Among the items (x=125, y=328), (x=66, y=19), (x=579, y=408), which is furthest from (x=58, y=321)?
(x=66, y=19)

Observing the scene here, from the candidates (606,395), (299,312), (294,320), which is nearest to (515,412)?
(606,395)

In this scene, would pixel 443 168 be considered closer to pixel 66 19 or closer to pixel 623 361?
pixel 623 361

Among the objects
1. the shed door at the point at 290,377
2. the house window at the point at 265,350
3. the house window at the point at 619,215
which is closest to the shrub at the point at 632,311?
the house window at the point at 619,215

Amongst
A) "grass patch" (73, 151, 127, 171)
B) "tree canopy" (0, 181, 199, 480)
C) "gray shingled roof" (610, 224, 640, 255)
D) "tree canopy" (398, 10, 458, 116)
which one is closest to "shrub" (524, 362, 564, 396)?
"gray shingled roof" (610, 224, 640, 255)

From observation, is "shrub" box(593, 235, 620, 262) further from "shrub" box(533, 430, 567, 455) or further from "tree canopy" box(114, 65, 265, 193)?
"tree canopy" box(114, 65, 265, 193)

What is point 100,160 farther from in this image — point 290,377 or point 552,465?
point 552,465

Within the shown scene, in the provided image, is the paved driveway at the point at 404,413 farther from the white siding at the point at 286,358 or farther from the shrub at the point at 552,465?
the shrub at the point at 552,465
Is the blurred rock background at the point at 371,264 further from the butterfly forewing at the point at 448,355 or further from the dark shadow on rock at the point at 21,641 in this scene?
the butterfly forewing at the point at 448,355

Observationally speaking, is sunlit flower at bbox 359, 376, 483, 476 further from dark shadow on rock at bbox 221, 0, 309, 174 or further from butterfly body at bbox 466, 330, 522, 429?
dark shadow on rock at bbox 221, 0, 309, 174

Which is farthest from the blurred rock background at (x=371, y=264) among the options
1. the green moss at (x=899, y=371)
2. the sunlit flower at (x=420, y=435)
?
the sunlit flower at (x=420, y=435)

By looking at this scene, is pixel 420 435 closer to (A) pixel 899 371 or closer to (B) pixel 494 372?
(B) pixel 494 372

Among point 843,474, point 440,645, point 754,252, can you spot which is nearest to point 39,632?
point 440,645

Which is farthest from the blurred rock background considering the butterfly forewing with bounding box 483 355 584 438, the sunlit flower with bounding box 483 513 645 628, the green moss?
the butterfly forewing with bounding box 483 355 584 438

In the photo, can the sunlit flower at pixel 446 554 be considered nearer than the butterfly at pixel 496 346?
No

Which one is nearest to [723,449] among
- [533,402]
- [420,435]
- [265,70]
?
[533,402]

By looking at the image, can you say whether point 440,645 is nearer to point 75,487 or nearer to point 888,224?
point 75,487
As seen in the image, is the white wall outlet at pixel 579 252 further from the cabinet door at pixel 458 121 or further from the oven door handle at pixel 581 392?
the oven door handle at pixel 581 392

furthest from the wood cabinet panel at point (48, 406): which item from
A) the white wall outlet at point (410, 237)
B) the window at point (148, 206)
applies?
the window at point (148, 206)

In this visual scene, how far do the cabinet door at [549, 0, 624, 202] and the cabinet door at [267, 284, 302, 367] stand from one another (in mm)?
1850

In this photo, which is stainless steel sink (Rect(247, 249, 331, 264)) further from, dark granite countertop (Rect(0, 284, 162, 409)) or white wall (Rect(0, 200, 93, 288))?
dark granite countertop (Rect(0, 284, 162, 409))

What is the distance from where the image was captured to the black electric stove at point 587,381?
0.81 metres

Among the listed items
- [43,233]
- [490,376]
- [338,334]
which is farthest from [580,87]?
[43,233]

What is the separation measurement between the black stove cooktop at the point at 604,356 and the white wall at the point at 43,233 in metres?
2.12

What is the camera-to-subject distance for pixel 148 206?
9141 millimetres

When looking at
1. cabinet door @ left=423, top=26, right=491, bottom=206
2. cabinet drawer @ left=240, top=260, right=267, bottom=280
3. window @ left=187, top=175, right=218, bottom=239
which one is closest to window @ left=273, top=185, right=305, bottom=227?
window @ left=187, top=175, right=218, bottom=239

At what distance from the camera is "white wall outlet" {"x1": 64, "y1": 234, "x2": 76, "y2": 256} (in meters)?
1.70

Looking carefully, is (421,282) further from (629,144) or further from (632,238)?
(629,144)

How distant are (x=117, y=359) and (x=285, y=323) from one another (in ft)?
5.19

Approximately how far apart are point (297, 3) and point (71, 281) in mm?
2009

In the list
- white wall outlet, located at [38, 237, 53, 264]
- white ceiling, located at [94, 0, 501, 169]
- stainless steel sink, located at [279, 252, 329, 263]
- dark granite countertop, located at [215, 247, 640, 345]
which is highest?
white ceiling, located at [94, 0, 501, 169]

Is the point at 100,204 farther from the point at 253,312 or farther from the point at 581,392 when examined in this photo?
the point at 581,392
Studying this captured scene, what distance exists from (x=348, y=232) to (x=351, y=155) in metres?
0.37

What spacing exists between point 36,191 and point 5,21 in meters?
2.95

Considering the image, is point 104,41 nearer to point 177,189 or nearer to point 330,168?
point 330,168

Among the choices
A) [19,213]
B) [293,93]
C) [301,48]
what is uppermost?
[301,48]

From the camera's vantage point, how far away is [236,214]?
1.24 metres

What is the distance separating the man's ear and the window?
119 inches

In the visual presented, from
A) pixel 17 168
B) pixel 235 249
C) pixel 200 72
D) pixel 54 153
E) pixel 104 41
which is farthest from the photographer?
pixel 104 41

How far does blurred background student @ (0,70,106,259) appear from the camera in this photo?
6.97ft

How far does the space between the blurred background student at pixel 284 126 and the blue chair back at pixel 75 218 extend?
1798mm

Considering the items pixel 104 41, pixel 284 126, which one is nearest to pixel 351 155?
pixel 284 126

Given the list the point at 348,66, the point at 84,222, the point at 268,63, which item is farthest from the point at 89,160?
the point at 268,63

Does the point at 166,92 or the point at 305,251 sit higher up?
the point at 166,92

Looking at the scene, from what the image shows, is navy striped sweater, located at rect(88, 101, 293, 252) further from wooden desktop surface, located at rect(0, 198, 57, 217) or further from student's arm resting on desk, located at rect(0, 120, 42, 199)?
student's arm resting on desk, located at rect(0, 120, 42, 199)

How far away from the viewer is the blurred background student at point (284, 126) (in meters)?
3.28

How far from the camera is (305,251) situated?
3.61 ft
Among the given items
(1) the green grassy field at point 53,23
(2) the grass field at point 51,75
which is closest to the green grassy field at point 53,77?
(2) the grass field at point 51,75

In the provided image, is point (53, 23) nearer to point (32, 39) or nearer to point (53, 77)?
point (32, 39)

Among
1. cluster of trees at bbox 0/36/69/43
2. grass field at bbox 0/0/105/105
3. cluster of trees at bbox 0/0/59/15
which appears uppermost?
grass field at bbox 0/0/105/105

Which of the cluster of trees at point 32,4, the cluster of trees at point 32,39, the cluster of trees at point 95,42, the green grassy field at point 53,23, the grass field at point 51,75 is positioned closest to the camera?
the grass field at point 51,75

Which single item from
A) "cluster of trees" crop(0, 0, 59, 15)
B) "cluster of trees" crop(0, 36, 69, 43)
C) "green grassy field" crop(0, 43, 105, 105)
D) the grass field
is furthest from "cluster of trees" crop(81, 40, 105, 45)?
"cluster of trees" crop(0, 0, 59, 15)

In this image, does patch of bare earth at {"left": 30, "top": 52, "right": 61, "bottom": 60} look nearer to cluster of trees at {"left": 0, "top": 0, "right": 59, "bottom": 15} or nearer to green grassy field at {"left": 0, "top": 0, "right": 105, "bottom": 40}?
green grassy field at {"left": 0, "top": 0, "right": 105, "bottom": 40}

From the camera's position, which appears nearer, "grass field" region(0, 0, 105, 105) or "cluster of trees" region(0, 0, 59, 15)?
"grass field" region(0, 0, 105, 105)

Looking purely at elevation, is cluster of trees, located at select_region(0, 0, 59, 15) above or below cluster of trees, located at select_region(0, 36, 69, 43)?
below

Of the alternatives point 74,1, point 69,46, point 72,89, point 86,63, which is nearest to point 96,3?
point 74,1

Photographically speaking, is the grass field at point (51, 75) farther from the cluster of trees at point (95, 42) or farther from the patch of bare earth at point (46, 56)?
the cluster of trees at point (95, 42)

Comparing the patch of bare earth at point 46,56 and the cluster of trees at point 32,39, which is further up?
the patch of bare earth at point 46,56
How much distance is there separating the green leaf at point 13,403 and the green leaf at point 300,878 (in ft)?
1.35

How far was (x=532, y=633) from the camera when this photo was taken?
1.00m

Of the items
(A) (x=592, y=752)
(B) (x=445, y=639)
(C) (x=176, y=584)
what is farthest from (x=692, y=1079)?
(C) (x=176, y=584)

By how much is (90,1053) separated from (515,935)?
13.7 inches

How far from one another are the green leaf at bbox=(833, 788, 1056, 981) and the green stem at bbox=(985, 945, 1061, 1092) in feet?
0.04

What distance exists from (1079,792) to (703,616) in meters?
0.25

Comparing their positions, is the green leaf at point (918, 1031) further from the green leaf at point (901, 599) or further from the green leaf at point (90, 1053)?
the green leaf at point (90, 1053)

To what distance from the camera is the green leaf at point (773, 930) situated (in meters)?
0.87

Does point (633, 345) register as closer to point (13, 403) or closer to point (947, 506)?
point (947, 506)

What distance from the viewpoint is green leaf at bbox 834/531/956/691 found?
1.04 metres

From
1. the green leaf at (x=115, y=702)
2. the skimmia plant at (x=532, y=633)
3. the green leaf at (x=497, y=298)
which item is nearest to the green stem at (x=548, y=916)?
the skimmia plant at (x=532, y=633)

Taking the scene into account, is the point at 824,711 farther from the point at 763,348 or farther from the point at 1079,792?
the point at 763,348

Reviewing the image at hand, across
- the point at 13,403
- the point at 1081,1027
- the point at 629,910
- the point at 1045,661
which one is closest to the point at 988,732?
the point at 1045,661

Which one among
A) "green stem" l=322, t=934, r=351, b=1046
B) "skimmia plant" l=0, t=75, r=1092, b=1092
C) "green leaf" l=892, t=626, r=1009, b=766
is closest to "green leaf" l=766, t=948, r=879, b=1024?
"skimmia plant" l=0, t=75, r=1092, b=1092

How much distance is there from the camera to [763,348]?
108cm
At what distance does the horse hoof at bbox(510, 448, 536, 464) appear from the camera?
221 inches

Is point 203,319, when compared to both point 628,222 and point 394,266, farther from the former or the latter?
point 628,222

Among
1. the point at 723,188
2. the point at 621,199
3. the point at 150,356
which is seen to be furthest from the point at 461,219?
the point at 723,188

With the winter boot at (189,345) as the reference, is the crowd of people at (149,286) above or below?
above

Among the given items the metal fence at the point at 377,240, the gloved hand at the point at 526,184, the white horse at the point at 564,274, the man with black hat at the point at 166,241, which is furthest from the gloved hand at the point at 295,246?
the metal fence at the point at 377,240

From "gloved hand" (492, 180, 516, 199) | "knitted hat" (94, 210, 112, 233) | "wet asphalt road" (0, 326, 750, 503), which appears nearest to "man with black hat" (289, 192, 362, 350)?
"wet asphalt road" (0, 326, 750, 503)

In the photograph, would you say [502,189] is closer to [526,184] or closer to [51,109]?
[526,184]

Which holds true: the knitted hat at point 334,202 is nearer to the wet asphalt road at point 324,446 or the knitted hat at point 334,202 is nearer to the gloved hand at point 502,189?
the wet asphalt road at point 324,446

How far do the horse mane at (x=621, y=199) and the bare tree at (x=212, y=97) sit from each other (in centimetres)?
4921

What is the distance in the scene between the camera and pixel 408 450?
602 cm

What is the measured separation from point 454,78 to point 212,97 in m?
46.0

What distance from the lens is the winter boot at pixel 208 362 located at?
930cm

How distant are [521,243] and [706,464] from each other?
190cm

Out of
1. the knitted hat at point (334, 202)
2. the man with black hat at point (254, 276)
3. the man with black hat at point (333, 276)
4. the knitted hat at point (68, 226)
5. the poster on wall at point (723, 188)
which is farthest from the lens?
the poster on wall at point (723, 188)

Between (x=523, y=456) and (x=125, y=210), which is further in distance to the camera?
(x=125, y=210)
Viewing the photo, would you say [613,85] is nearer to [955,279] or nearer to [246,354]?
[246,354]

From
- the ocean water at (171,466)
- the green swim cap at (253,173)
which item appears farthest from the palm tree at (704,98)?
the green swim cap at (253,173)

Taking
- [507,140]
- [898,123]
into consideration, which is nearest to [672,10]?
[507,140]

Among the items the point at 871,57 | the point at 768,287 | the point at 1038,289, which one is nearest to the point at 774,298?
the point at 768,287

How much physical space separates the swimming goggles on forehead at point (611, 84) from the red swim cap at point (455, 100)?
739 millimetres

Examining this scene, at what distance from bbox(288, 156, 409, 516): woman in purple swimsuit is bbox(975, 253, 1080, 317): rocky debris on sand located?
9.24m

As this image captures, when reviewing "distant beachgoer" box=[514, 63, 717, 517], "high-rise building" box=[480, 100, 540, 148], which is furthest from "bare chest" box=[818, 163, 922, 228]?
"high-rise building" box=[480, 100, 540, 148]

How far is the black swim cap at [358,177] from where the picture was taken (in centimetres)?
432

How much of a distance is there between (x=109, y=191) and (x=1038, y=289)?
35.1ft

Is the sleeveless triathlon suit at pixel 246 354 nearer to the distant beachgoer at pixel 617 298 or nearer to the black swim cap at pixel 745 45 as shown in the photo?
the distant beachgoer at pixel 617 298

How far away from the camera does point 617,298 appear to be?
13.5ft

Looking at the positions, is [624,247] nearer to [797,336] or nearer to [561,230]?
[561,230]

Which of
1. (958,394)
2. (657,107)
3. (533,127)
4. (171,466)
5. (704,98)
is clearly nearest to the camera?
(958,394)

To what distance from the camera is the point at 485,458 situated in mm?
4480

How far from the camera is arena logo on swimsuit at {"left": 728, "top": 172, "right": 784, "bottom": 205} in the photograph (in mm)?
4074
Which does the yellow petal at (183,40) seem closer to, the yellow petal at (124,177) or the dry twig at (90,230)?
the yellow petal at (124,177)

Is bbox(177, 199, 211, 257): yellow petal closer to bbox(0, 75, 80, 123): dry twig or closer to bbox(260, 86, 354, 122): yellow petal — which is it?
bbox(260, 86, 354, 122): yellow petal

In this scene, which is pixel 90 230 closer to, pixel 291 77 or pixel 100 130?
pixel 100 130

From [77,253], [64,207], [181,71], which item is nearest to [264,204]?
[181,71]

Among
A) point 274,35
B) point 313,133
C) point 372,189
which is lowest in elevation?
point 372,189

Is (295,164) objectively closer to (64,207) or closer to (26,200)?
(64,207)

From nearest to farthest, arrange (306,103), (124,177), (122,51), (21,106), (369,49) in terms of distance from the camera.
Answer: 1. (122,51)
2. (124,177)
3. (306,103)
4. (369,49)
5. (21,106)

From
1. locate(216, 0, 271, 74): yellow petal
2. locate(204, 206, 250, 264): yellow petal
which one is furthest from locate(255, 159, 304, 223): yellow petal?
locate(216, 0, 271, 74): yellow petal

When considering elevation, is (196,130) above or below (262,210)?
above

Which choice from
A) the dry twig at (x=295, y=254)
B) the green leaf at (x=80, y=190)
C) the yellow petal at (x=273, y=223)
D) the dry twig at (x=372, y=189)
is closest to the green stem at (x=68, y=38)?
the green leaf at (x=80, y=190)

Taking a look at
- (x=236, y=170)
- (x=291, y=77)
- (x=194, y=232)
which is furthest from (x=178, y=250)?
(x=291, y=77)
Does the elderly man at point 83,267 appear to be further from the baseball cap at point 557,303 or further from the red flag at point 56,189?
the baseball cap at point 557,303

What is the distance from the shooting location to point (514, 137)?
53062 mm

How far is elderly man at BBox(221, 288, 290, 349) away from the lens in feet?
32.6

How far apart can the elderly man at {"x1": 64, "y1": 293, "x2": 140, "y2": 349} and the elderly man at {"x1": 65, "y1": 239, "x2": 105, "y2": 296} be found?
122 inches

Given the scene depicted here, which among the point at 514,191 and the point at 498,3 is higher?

_ _ _ _ _ _ _

• **WHAT YOU NEED TO DO**
Please reproduce the entries from the line that has "What is the distance from the" through the last entry, replacing "elderly man" with "older man" and leaving everything else unchanged.

• **OUTPUT FOR THIS TASK**
What is the distance from the shooting location to point (514, 137)?
53062 mm

How far is older man at BBox(221, 288, 290, 349) away from the lens in feet?
32.6

How far apart can the older man at {"x1": 64, "y1": 293, "x2": 140, "y2": 349} and the older man at {"x1": 65, "y1": 239, "x2": 105, "y2": 296} be found?
122 inches

Given the scene depicted here, which among the point at 514,191 and the point at 498,3 is higher?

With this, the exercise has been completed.